London’s Lesbian and Gay Film Festival to open next month
The 24th Lesbian and Gay Film Festival is to take place in London next month at the British Film Institute.
The event will be held between 17th and 31st March 2010 at the BFI Southbank.
It will launch with the world premiere of new British film The Secret Diaries of Miss Anne Lister at the opening night gala screening at the Odeon West End.
Other films to be shown include I Killed My Mother, written, produced, directed by and starring 20-year-old Xavier Dolan, and Topp Twins: Untouchable Girls, Leanne Pooley’s award-winning documentary about Jools and Lynda Topp, the folk-singing lesbian twins and national celebrities in New Zealand.
The closing night gala screening on March 31st will be Children of God by Kareem J Mortimer.

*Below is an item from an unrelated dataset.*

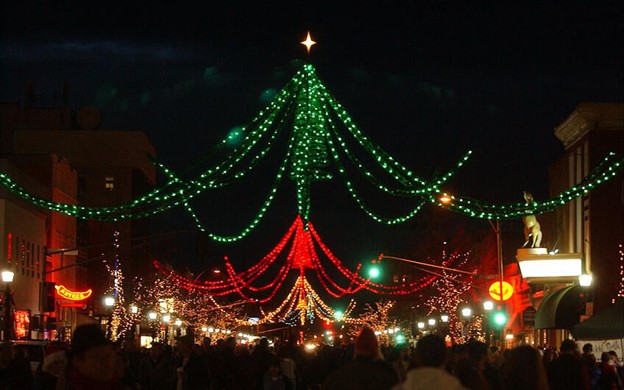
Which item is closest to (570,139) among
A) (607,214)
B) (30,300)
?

The film is a love story between an artist and a local boy and unfolds against a backdrop of violent homophobia and social unease in the Bahamas.
Seventy-five films and documentaries will be shown at this year’s festival, which is now the third biggest film festival in the UK.
These will include Brotherhood, Nicolo Donatto’s gripping tale of gays in the neo-Nazi movement; Susan Muska and Gréta Olafsdóttir’s documentary about the life-long love affair of two new York lesbians, Edie & Thea: A Very Long Engagement and Roberto Castón’s portrayal of gay rural life in the Basque country, Ander.
There will also be hundreds of short films, club nights, events and networking opportunities and collaborations with Tate Modern and the V&A.
Invocations and Evocations: Queer and Surreal will be held at the Tate Modern, while the V7A will host the All That Is Solid Melts into Air event, which will screen Paul Cox’s The Diaries of Vaslav Nijinsky with Derek Jacobi and Greta Schiller’s Paris was a Woman.